O reagente de Murakami é uma mistura de químicos utilizados na metalurgia para gravar o carbono e manchar o aço, resultando no tipo de padrões que se vêem em algumas facas japonesas.

Os investigadores experimentaram diferentes concentrações da mistura e diferentes períodos de tempo para que o processo de corrosão corroesse o titânio e o carbono em torno do ouro. Quanto mais tempo deixavam a mistura repousar, melhores eram os resultados.

O efeito de corrosão do reagente de Murakami cria um subproduto chamado ferrocianeto de potássio. Se for exposto à luz, o composto liberta cianeto que dissolve o ouro, pelo que o processo de gravação teve de ser feito totalmente no escuro.

Ainda assim, a fina folha de ouro obtida tinha tendência para se enrolar e aglomerar, o que foi resolvido com a adição de um tensioativo que impediu que a camada se dobrasse e se colasse a si própria, mantendo a integridade da monocamada.

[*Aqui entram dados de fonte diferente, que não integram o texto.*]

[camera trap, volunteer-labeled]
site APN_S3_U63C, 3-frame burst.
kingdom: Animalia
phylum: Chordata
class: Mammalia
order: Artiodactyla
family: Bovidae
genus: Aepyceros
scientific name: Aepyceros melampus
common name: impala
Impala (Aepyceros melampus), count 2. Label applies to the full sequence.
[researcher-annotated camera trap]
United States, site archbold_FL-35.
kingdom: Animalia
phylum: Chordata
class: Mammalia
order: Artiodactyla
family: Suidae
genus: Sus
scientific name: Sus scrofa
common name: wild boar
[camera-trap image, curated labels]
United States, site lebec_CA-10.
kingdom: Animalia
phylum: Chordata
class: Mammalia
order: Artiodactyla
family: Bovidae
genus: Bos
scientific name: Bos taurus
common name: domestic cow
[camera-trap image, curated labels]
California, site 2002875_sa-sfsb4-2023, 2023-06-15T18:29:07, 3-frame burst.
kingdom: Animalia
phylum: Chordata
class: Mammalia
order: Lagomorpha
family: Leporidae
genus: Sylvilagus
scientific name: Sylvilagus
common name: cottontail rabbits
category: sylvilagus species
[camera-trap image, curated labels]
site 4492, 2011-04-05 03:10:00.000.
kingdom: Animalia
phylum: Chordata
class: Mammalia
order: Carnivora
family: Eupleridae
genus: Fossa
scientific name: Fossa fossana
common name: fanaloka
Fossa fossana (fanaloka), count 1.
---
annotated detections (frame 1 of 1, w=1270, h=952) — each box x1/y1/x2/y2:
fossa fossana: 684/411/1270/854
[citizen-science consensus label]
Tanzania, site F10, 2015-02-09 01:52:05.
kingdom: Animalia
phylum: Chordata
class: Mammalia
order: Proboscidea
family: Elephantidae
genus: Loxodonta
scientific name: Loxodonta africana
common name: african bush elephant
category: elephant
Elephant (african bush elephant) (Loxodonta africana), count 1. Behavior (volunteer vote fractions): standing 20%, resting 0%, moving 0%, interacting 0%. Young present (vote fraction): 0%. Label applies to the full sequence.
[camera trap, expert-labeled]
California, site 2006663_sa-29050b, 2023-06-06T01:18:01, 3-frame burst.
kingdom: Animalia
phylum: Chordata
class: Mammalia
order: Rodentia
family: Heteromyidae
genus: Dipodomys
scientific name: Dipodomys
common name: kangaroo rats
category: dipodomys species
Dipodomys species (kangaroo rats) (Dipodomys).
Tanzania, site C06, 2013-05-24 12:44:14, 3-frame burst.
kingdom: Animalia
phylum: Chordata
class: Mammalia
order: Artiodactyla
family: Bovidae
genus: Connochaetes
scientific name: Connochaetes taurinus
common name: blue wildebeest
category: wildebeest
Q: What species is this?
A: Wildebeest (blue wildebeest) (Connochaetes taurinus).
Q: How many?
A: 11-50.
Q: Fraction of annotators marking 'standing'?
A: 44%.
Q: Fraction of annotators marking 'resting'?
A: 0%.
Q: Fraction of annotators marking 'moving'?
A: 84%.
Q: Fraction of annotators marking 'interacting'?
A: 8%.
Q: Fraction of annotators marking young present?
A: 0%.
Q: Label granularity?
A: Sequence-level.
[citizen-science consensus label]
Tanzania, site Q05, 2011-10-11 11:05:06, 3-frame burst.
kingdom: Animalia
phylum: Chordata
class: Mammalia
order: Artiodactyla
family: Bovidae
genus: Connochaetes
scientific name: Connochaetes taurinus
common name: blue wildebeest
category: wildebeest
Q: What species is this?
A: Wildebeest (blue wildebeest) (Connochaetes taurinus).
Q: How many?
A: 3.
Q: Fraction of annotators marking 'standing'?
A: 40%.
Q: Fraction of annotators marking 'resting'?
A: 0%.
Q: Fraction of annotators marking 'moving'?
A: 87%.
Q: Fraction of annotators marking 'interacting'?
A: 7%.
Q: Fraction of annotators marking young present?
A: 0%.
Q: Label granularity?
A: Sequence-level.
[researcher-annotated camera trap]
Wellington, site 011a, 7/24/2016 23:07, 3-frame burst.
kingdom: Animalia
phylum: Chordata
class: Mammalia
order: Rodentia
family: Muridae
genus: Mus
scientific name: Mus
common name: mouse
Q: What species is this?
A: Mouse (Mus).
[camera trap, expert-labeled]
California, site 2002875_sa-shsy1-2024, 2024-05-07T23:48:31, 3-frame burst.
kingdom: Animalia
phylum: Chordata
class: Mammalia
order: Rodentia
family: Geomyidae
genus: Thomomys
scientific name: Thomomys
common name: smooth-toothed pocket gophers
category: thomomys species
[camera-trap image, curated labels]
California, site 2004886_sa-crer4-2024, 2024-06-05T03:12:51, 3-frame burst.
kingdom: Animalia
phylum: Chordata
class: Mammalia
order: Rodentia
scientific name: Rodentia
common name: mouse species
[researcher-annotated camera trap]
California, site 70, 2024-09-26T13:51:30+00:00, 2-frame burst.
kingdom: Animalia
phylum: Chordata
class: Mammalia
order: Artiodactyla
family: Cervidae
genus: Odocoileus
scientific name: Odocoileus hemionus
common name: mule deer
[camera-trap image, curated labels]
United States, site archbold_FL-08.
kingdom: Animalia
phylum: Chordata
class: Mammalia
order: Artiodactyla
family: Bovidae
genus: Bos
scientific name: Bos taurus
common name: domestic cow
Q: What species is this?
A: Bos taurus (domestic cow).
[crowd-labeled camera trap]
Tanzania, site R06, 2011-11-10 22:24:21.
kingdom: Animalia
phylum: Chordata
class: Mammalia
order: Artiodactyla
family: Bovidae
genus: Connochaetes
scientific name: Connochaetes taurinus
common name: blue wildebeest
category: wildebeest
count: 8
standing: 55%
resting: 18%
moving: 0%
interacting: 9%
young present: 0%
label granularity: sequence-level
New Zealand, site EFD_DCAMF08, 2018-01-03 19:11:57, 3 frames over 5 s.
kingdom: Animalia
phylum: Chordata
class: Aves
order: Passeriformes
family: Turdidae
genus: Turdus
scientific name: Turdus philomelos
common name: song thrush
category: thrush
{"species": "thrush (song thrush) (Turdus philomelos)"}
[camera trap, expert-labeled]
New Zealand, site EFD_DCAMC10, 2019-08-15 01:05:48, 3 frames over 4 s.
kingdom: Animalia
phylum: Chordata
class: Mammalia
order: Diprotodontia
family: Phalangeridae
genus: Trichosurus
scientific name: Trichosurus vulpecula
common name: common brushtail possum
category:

Análises posteriores revelaram que estes passos complicados conseguiram finalmente formar um material estável, composto por uma mono-camada de ouro, tal como as simulações teóricas tinham previsto.

Normalmente, o ouro é um excelente condutor de eletricidade. Quando o elemento assume a forma de uma folha bidimensional, os átomos têm duas ligações livres, transformando-o num semicondutor com propriedades condutoras entre um condutor e um isolante, cuja condutividade pode ser ajustada.

O ouro já tem propriedades que o tornam muito apreciado em aplicações químicas. Ao conferir-lhe as propriedades de um semicondutor, abre-se um leque totalmente novo de formas de utilização, incluindo a purificação da água, a comunicação e os processos químicos de fabrico.

Resta agora saber se o novo material vai adotar em português a designação de “goldeno” ou… “oureno”.